→ **Exercise instructions**:
1. In the letter, how many new hits does the writer say the hit counter has counted?
2. Translate this sentence from the letter into Spanish: "I have sold absolutely no books or CDs."

-- Supplied text follows --

I don't want Christ or this theoretical Jeanine or Big Black Cow in my apartment going through this any more!*#!!?
I have 400 new hits on my web page that my hit counter has counted. I have sold absolutely no books or CDs. I cannot support this web page without some money. I need a financier. Is there anyone out there.
I am going to divide this letter into two sections: One for an independent financier and one for Jeanine as a smaller, personal, more vital person as a financier. First the broader financier.

I believe, from the Bede, and from the Legendary material, that the Welsh under the guidance of the deposed King Arthur or Cadwallawn, who was still living at the time of King Aelfred the Great as the swineherder and wife Legend of King Aelfred. His wife at the time was his second wife, Cynwise, the first Queen of Mercia and Great Britain! Aelfred was Arthur's son with Guinevere, who is now Lauren Bacall, the actress. But there is a longer history of the Welsh reconquest of Great Britain and the Crown.
King Cerdic was the first mainlander of Welsh descent to come across and take the throne of Wessex. He was the son of Percival {Me authentically and genetically at the Millennium.} and Percival's wife {Jeanine authentically and genetically at the Millennium.}. Cerdic, genetically and authentically was Edward R. Morrow, the television news correspondent during the late 40s and early 50s. His Queen of Wessex was genetically and authentically Queen Elizabeth II., the present Queen of Great Britain. He and she were our son and daughter when Jeanine and I were Percy's.
Walter Cronkite was Hlothere, also one of our sons. Edric was Don Henley of the Eagles. Egbert was Stevie Winwood. I think they were all brothers and sons of Percival and his wife, Jeanine. Bede says Edric was the son of Hlothere and Hlothere was the brother of Egbert, but I think they were all brothers and Arthurian sons of Jeanine and I. Egfrid was actually Captain Kangaroo, or Bob Keeshan, Walter Cronkite's brother, both sons of Percival and grandsons of King Arthur!! Read on. It is all in Bede's Ecclesiastical History of the English People.

-- Supplied text concluded --
-- Input data follows --

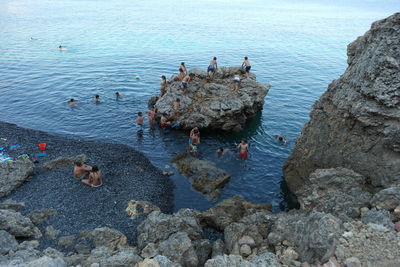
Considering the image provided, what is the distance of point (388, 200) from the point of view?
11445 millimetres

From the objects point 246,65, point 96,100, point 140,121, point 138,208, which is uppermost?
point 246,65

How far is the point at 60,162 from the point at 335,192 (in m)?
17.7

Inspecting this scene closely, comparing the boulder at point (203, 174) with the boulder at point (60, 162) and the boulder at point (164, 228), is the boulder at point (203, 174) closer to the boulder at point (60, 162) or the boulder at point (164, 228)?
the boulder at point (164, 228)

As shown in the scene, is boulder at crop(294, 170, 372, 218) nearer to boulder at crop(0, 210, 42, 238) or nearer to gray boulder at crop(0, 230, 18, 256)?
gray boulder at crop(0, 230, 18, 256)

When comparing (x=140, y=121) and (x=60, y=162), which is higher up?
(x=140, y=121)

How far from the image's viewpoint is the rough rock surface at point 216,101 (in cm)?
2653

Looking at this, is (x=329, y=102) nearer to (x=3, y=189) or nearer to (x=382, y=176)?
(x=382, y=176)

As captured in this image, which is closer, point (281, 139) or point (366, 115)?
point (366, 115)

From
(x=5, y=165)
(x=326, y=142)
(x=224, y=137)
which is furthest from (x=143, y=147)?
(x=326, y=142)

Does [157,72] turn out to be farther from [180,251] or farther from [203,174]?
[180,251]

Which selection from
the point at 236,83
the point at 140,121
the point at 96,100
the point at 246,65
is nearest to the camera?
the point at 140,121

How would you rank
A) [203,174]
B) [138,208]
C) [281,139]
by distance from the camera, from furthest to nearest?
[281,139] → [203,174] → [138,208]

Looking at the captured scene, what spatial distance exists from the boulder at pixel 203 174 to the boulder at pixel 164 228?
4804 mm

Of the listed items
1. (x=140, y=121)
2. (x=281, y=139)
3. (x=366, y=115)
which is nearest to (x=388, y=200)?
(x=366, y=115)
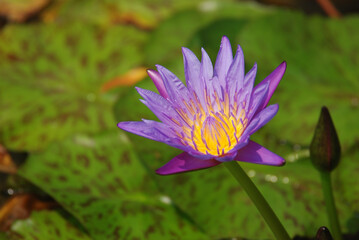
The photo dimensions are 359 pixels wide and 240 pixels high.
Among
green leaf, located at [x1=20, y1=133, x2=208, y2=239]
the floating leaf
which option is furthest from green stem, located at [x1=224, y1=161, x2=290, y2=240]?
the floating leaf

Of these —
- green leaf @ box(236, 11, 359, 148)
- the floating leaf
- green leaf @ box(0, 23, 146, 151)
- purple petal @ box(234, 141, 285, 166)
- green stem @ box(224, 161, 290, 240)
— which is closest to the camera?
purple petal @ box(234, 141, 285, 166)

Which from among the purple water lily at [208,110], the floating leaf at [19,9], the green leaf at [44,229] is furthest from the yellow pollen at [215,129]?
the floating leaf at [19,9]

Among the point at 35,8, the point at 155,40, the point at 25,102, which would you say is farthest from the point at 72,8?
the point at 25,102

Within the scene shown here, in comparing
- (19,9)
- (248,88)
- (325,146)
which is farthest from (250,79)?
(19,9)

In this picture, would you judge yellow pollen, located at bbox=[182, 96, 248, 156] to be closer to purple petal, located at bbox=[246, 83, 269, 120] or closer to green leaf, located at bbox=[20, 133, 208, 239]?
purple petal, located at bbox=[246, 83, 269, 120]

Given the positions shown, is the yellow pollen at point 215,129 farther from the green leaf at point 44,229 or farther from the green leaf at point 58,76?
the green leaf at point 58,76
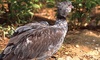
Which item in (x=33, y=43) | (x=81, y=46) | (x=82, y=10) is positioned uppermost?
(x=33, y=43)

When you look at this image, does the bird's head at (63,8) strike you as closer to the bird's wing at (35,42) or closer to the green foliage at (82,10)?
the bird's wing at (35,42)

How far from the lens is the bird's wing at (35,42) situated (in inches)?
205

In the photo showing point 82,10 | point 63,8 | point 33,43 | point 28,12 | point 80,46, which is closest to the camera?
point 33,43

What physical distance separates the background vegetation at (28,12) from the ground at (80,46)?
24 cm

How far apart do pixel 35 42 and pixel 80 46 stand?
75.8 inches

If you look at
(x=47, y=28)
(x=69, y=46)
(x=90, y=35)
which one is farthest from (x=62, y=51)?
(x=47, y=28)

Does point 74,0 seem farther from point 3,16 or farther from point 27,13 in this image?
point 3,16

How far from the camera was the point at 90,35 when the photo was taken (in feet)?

-- Input data concluded --

→ **Results in order**:
1. 400 new hits.

2. No he vendido absolutamente ningún libro ni ningún CD.